Someday lawyers may be replaced by computers. But not just yet.
One of the first classes you take in law school is ‘Legal Research and Writing,’ which teaches you how to research and cite cases. Our professor first taught us to research strictly using books. If we started using computers, he explained, we’d “never learn how to do it for real.”
He was right. It took a fraction of the time to find cases using a computer. Even so, our professor warned us to always double-check our findings with the books.

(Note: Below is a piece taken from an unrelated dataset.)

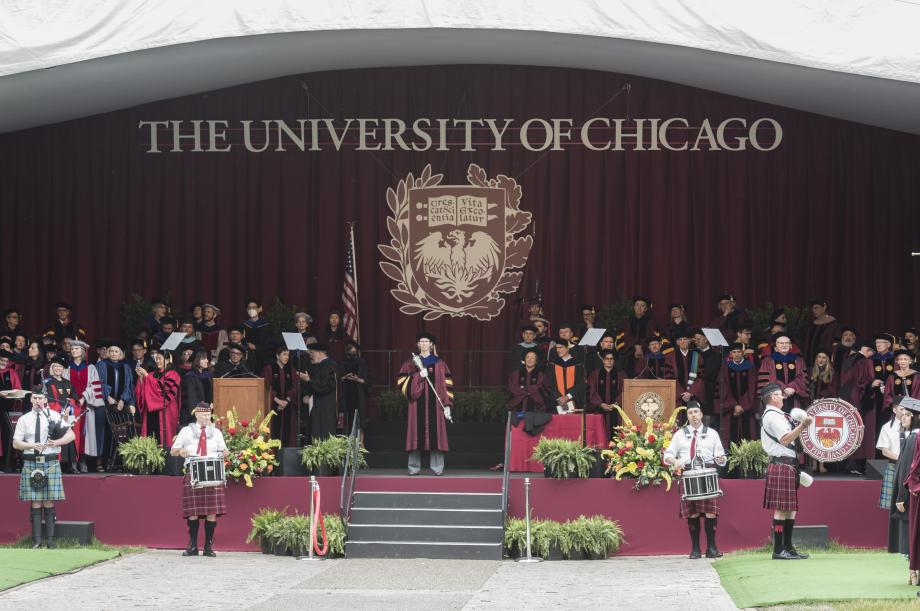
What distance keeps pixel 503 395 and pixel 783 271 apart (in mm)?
4985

My niece just finished her second year of law school, where she now exclusively learns how to research on the computer. But, as my professor would point out, can you trust a computer?
Apparently not. Peter LoDuca is an attorney with Levidow, Levidow & Oberman, P.C., a personal injury firm in New York City. He was retained to sue Avianca Airlines, Columbia’s biggest airline, for negligence by Robert Mata, who was allegedly injured when a metal serving cart struck his knee on a flight from El Salvador to New York City.

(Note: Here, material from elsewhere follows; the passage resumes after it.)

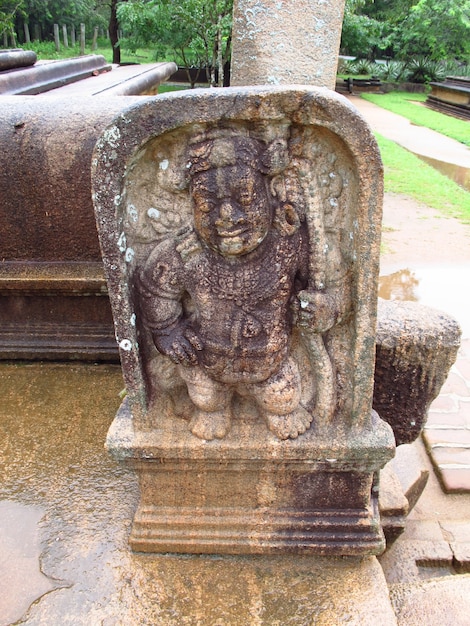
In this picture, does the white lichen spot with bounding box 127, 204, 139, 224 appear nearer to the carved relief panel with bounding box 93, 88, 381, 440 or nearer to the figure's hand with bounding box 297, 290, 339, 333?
the carved relief panel with bounding box 93, 88, 381, 440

After the airline asked to dismiss the suit because the statute of limitations had expired, LoDuca enlisted the help of his partner, Steven A. Schwartz, to draft a brief to support their position. Instead of hitting the books like I would, or researching online like my niece, Schwartz instead used ChatGPT.
After he found several cases that were right on point and supported his client’s position, Schwartz then asked ChatGPT, “what is your source”? The program indicated the cases were real and could be found in online researchers Westlaw and LexisNexis.
Shortly after Schwartz filed his brief, however, attorneys for the airline asserted that the cases Schwartz cited were made up. In one example, a nonexistent case called Varghese v. China Southern Airlines Co., Ltd., the chatbot appeared to reference another real case, Zicherman v. Korean Air Lines Co., Ltd., but the details of the case were wrong, as was its date – the AI claimed it was decided in 2008, when it was actually a 1996 decision.
In an affidavit, Schwartz admitted that he had used OpenAI’s chatbot for his research. He indicated that he was “unaware of the possibility that its content could be false.” He now “greatly regrets having utilized generative artificial intelligence to supplement the legal research performed herein and will never do so in the future without absolute verification of its authenticity.”
“The court is presented with an unprecedented circumstance,” said Judge P. Kevin Castel, who is overseeing the dispute. “Six of the submitted cases appear to be bogus judicial decisions with bogus quotes and bogus internal citations.”
Because Schwartz isn’t admitted to practice in the Southern District of New York, LoDuca is the attorney of record on the case. Accordingly, both attorneys will have to appear before Castel to face possible sanctions. Like a high school student whose lab partner got caught cheating, LoDuca, in his affidavit, asserts he was not involved in the malfeasance and “had no reason to doubt the authenticity of the case law” fabricated in the document. But, he says he’s worked with Schwartz for 25 years and never recalled him looking to “mislead” a court.
Maybe Castel will throw the book at Schwartz. And suggest he use it.